Provided passage ::
################
Above shown is the top command output of a normal system. The first line of the output gives you the last fifteen minutes statistics of your CPU. It tells you 3 different CPU load values. They are last minute, Last 5 Minute, Last 15 minute(These are load average values.). These days there are multi-core processors which are normally used for better processing power. A single core processor is rarely used these days.

 

But an important point to understand from the top output is that, it only cares about the system and not about the cores..

 

If you have a dual quad core processor, then you need to divide each of these three average values with 8. So if the load average for last minute is 8 on a dual quad core processor, then the correct value will be 8/8 = 1.

 

Now please note the fact that the load average displayed is for the system, and not for the cpu. It's always possible to have a load of 1.0 even when the cpu is doing nothing. This condition is a normal one, when the cpu is waiting for I/O.

 

Related: Linux System IO Monitoring

 

The thing to understand while monitoring load is that its not always bad when you have a higher load average value than normal values. This depends on the kind of process running on the system.

 

If the process is too much CPU intensive, then other processes have to wait...But if the process is I/O intensive, then during the I/O wait time (the time when cpu waits for input/output operations to be completed), CPU can process another process.

 

Thus the kind of process running on your system plays a major role in drawing conclusions about the system load.

 

root@ubuntu2:~# nproc
1

 

 

The above shown nproc command will give the number of cpu cores on your linux system. As top command only gives you the summary of all cpu cores on the system, its better to divide the average values of top with the nproc output, to get the accurate value of your system load.

 

You can also fetch details of each cpu cores using top command console. Press 1 to see each per core statistics. A sample output is shown below.

 

top - 02:58:48 up 94 days, 12:15,  1 user,  load average: 0.31, 0.29, 0.24
Tasks: 173 total,   1 running, 172 sleeping,   0 stopped,   0 zombie
Cpu0  :  0.0%us,  0.0%sy,  0.0%ni,100.0%id,  0.0%wa,  0.0%hi,  0.0%si,  0.0%st
Cpu1  :  0.0%us,  0.0%sy,  0.0%ni,100.0%id,  0.0%wa,  0.0%hi,  0.0%si,  0.0%st
Cpu2  :  0.0%us,  0.0%sy,  0.0%ni,100.0%id,  0.0%wa,  0.0%hi,  0.0%si,  0.0%st
Cpu3  :  0.0%us,  0.0%sy,  0.0%ni,100.0%id,  0.0%wa,  0.0%hi,  0.0%si,  0.0%st
Cpu4  :  0.0%us,  0.3%sy,  0.0%ni, 99.7%id,  0.0%wa,  0.0%hi,  0.0%si,  0.0%st
Cpu5  :  0.0%us,  0.0%sy,  0.0%ni,100.0%id,  0.0%wa,  0.0%hi,  0.0%si,  0.0%st
Cpu6  :  0.0%us,  0.0%sy,  0.0%ni,100.0%id,  0.0%wa,  0.0%hi,  0.0%si,  0.0%st
Cpu7  :  0.0%us,  0.0%sy,  0.0%ni,100.0%id,  0.0%wa,  0.0%hi,  0.0%si,  0.0%st
Mem:   1011048k total,   949720k used,    61328k free,     9176k buffers
Swap:   524284k total,    98804k used,   425480k free,   103884k cached

 

There are different values shown in the above output. Let's see what each of them means.
################
[Image-based spatial reasoning data]
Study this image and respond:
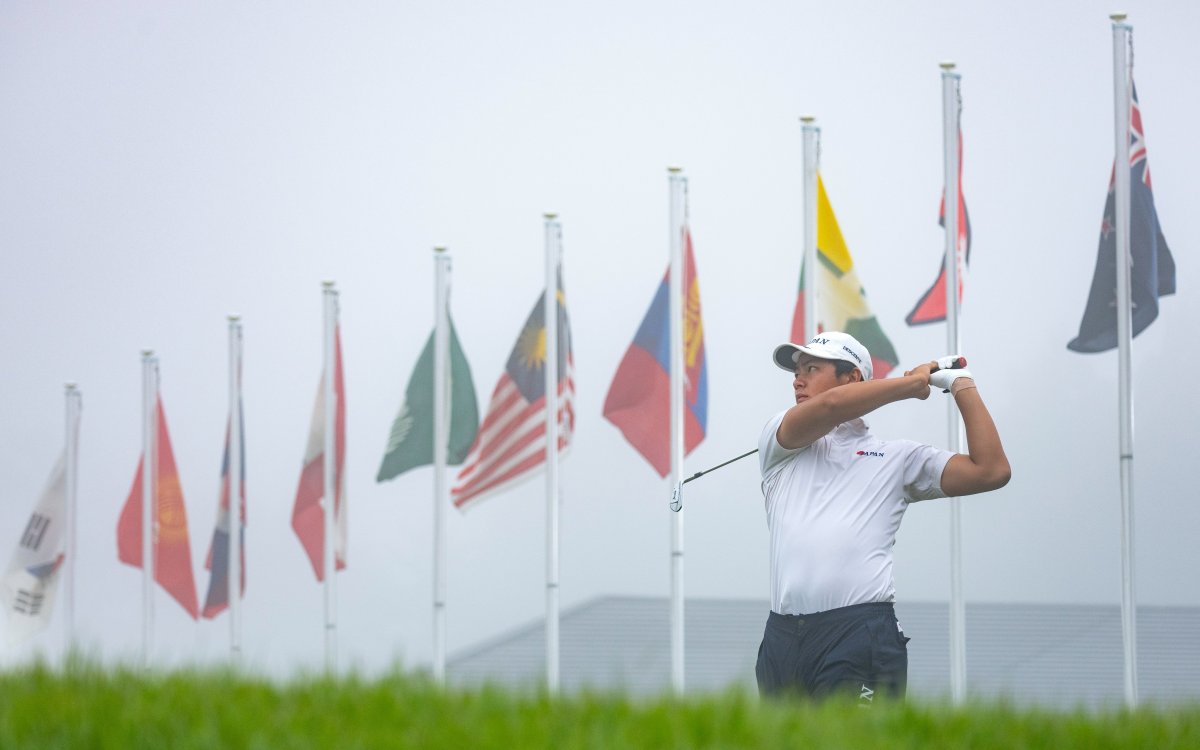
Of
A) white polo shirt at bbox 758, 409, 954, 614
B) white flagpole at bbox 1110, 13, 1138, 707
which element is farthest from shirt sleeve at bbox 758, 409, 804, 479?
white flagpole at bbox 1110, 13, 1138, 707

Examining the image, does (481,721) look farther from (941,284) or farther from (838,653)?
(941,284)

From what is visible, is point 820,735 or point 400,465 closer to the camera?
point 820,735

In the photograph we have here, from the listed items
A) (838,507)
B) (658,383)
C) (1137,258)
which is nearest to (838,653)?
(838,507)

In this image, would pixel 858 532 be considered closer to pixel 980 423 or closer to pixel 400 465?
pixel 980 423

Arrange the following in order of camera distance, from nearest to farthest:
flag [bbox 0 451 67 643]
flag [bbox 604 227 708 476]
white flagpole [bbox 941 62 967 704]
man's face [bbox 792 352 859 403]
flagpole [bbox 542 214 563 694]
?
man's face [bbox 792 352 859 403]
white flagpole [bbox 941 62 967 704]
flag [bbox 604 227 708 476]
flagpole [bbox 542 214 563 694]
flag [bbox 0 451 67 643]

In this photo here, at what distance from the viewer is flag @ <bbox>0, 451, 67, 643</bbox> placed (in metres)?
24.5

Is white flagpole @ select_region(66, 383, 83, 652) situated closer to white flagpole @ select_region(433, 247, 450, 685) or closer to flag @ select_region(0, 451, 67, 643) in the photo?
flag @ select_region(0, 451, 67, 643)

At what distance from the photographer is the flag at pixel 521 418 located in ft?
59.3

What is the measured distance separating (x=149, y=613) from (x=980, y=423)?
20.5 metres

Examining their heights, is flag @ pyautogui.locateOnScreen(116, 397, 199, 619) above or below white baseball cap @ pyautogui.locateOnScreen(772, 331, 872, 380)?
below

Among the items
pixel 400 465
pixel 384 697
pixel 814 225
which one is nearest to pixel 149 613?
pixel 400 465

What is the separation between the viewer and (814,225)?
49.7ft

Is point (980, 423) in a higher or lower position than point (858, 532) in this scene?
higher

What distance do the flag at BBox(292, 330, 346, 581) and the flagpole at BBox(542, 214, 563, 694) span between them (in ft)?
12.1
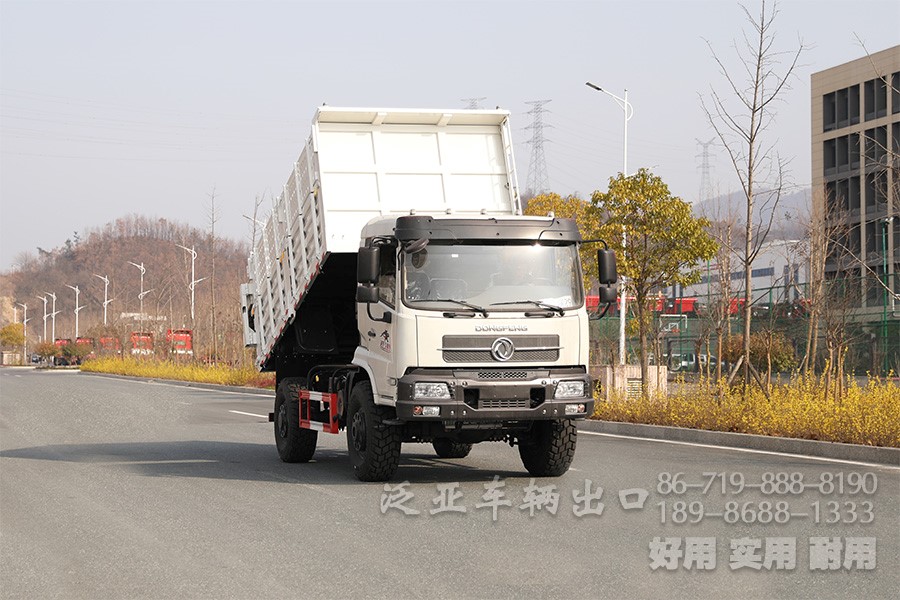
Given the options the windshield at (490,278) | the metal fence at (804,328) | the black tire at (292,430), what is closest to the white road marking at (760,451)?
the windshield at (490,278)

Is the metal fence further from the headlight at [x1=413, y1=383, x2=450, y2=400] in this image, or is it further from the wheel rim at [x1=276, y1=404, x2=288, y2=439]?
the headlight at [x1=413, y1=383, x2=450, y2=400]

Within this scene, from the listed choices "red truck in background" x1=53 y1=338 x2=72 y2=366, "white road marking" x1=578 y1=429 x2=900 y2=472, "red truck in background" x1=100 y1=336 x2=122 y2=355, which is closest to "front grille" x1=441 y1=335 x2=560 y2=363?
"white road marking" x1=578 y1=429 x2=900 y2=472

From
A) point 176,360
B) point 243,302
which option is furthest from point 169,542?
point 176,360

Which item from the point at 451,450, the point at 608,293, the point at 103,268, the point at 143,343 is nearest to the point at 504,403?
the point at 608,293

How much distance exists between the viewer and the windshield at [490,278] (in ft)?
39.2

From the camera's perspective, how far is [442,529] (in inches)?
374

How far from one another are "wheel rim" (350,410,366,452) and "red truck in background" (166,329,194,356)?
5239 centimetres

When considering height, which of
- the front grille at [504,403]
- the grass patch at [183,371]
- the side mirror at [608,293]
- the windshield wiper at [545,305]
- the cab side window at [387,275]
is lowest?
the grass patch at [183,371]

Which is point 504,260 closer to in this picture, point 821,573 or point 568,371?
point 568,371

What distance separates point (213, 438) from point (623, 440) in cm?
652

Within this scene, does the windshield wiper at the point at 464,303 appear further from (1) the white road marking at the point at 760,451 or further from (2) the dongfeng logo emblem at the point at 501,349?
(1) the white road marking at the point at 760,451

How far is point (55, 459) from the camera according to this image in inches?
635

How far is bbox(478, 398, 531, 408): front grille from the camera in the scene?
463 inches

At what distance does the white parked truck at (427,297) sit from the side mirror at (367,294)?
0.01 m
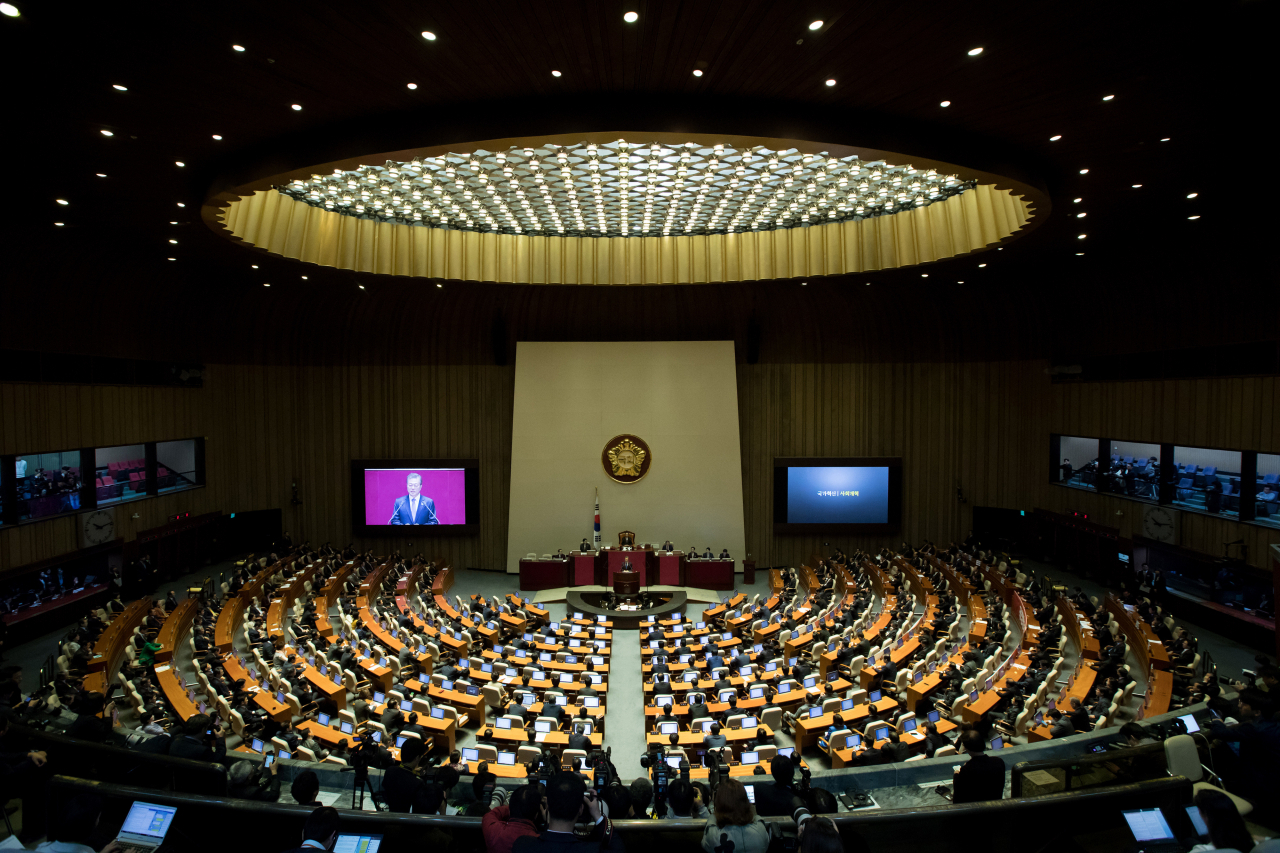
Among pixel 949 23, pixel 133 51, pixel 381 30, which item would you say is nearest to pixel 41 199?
################
Set task 1 ::
Echo the part of the passage on CPU load average that begins at the words "The thing to" and ends after the words "on the system.".
Set task 2 ::
Duplicate the records starting at the line that contains "What distance separates" and continuing through the last line of the records, leaving out any picture placeholders.

Correct output 1 ::
The thing to understand while monitoring load is that its not always bad when you have a higher load average value than normal values. This depends on the kind of process running on the system.

Correct output 2 ::
What distance separates point (213, 438) from point (623, 440) in cm?
652

Within this scene, does the windshield wiper at the point at 464,303 appear further from (1) the white road marking at the point at 760,451 or further from (2) the dongfeng logo emblem at the point at 501,349?
(1) the white road marking at the point at 760,451

How far is point (55, 459) from the camera according to this image in inches?
635

How far is bbox(478, 398, 531, 408): front grille from the camera in the scene?
463 inches

At what distance does the white parked truck at (427,297) sit from the side mirror at (367,294)?
0.01 m
Among pixel 949 23, pixel 133 51, pixel 381 30, which item would you say is nearest to pixel 41 199?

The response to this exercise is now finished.